* **Task material**:
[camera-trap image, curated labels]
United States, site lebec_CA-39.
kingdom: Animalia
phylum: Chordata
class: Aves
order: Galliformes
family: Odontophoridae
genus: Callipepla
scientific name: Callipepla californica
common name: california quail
---
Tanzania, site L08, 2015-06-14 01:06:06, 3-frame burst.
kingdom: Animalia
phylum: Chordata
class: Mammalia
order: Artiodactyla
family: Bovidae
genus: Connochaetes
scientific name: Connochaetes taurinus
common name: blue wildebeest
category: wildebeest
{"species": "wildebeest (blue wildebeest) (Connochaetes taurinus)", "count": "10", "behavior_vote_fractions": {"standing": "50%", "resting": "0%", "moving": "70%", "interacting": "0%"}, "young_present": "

* **Task instructions**:
When a line of the data holds the string "site", pick it out and copy it.

* **Task solution**:
United States, site lebec_CA-39.
Tanzania, site L08, 2015-06-14 01:06:06, 3-frame burst.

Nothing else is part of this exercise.